------ Records to use ------

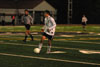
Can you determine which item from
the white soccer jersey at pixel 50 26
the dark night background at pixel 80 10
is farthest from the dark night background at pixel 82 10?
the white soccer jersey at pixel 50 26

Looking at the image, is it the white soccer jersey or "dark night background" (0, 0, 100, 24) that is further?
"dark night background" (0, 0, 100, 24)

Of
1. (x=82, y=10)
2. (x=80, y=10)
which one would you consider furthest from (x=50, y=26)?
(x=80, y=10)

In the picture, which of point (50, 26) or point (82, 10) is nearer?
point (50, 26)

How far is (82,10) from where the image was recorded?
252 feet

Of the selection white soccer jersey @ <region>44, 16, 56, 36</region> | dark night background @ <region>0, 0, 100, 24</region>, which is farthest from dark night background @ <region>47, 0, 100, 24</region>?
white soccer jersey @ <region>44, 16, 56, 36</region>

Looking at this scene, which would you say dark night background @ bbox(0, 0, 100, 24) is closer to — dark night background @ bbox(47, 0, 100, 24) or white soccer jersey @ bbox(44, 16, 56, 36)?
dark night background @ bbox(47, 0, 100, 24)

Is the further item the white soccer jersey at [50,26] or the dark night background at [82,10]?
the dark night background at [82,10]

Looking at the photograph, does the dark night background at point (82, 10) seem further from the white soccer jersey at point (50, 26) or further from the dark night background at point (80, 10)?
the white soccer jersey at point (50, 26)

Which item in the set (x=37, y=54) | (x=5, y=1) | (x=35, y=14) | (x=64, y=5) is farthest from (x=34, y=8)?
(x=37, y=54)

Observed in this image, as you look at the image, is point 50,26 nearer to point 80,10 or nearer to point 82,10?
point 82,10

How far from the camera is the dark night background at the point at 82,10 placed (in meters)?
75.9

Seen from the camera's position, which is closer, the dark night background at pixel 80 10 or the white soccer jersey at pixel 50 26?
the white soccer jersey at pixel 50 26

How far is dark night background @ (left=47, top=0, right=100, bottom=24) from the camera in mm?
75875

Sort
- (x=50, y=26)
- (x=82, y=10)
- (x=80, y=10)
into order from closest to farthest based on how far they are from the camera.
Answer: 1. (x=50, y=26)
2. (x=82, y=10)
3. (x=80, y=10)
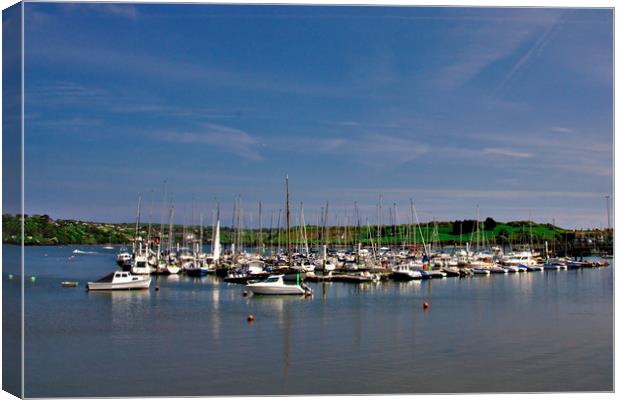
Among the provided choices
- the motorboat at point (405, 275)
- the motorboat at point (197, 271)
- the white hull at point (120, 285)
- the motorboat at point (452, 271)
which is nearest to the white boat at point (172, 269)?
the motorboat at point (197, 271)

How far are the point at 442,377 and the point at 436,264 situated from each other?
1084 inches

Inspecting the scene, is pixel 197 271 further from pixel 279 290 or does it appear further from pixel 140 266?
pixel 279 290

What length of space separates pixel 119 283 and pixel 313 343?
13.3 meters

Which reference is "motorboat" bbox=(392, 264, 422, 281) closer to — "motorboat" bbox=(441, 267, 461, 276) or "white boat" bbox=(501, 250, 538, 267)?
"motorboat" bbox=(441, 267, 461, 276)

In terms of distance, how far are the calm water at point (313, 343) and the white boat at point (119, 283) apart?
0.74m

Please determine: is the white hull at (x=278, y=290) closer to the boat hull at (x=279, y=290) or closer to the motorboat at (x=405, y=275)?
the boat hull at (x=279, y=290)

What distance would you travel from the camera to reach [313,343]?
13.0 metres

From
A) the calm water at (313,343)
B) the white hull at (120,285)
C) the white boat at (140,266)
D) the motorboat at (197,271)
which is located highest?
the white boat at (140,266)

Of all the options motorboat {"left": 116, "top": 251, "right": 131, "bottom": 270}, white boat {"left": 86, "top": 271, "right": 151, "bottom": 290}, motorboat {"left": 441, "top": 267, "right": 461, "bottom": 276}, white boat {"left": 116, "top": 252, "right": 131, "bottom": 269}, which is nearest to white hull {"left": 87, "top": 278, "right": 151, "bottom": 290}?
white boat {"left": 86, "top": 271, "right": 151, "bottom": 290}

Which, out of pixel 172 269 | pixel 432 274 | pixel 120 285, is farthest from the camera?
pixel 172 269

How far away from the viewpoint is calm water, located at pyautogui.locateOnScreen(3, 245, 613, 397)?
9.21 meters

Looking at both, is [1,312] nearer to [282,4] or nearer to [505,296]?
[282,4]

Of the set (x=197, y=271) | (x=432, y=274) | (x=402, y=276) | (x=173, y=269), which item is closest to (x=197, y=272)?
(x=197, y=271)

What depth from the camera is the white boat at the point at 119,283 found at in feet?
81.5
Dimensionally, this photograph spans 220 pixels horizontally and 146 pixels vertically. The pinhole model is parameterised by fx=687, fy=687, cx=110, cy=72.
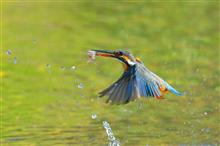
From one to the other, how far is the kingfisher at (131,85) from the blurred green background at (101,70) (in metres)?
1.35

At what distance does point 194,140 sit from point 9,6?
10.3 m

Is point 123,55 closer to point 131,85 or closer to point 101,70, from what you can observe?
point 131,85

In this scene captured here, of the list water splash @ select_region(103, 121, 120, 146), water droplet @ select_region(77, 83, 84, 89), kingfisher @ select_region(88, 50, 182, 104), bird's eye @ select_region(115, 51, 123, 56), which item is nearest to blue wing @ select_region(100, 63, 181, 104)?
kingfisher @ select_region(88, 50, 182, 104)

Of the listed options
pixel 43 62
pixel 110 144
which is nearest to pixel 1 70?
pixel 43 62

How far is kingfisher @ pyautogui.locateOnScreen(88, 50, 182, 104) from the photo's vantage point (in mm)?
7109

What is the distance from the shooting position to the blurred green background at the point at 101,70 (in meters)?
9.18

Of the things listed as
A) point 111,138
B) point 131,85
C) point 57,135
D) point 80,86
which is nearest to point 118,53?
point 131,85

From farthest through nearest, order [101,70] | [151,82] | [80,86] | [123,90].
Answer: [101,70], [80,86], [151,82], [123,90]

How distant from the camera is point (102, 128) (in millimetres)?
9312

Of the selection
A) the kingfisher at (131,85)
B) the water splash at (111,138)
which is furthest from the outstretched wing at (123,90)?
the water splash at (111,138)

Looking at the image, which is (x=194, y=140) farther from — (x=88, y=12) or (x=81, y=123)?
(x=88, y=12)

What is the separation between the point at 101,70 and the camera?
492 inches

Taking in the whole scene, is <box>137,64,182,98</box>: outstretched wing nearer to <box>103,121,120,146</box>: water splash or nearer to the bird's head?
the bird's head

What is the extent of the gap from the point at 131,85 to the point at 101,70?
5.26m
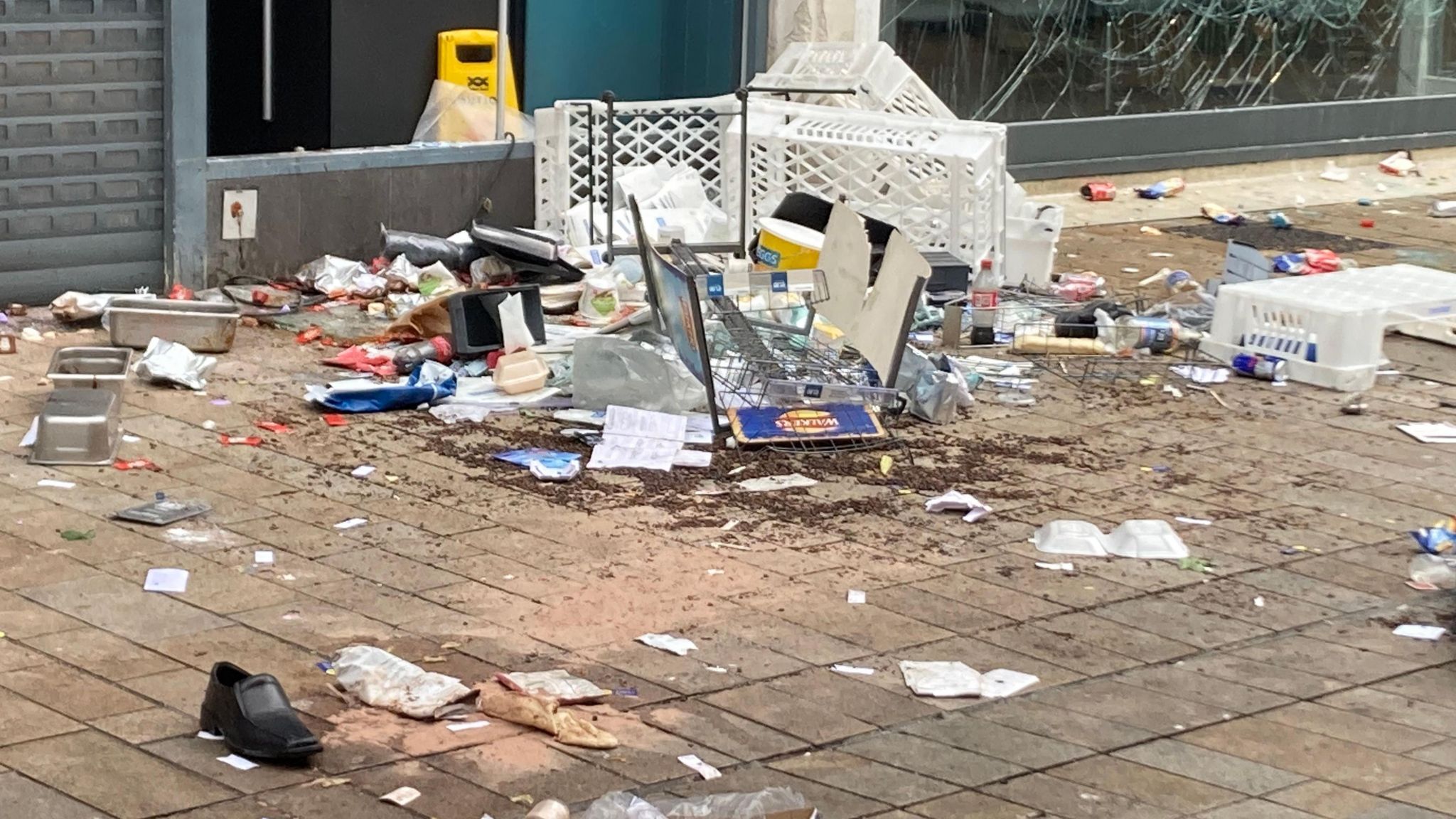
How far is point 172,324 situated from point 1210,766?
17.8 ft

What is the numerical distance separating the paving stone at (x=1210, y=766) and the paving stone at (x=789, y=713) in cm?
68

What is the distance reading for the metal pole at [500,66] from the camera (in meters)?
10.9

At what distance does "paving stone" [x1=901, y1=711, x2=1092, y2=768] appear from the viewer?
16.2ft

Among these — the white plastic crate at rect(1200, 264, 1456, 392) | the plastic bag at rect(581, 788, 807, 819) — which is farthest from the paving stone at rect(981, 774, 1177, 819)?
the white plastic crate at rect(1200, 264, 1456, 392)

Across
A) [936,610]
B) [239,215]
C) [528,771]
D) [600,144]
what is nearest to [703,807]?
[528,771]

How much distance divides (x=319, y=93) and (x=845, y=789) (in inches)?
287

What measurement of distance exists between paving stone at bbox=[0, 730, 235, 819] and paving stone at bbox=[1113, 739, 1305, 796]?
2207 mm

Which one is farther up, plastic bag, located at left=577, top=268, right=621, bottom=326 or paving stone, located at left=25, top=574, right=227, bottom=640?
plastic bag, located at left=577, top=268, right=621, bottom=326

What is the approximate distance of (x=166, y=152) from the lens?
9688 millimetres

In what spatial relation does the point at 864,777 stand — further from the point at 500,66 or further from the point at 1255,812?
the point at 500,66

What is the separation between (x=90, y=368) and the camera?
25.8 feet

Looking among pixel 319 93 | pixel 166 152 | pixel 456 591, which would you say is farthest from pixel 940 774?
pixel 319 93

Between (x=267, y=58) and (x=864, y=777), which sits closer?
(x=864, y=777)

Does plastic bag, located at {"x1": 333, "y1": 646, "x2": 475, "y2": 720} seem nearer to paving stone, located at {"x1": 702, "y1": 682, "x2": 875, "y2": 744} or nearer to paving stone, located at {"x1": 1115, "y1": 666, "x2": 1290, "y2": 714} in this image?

------

## Stated exercise
Copy verbatim the span that opens at the line with "Taking in the" and closes at the final line of the listing. Do not carry over any pictures.

## Answer to the exercise
Taking in the whole scene, is <box>137,64,182,98</box>: outstretched wing nearer to <box>103,121,120,146</box>: water splash or nearer to the bird's head?
the bird's head

What is the extent of the gap from the point at 131,85 to the point at 101,70?
5.26m
How far is point 172,324 situated from point 1210,766?
17.8 ft

What is the numerical distance separating the paving stone at (x=1210, y=766) and the paving stone at (x=789, y=713) in cm?
68

What is the distance reading for the metal pole at [500,66] from the camera (in meters)?
10.9

At what distance does "paving stone" [x1=901, y1=711, x2=1092, y2=768] appear from the viewer?
16.2ft

Among these — the white plastic crate at rect(1200, 264, 1456, 392) | the plastic bag at rect(581, 788, 807, 819) — which is farthest from the paving stone at rect(981, 774, 1177, 819)?
the white plastic crate at rect(1200, 264, 1456, 392)

Across
A) [936,610]
B) [239,215]
C) [528,771]
D) [600,144]
what is nearest to [703,807]?
[528,771]

How much distance divides (x=319, y=93) and (x=845, y=789) (in inches)?
287

What measurement of distance exists between paving stone at bbox=[0, 730, 235, 819] and paving stone at bbox=[1113, 739, 1305, 796]?
2207 mm

Which one is farther up, plastic bag, located at left=577, top=268, right=621, bottom=326 or paving stone, located at left=25, top=574, right=227, bottom=640?
plastic bag, located at left=577, top=268, right=621, bottom=326

What is the approximate distance of (x=166, y=152) from the lens?
9688 millimetres

In what spatial relation does the point at 864,777 stand — further from the point at 500,66 or further from the point at 1255,812?
the point at 500,66

What is the separation between (x=90, y=368) and the camera?
25.8 feet

Looking among pixel 319 93 | pixel 166 152 | pixel 456 591, which would you say is farthest from pixel 940 774?
pixel 319 93

Between (x=267, y=58) and (x=864, y=777), which sits closer?
(x=864, y=777)

Does plastic bag, located at {"x1": 333, "y1": 646, "x2": 475, "y2": 720} seem nearer to paving stone, located at {"x1": 702, "y1": 682, "x2": 875, "y2": 744} or nearer to paving stone, located at {"x1": 1115, "y1": 666, "x2": 1290, "y2": 714} in this image?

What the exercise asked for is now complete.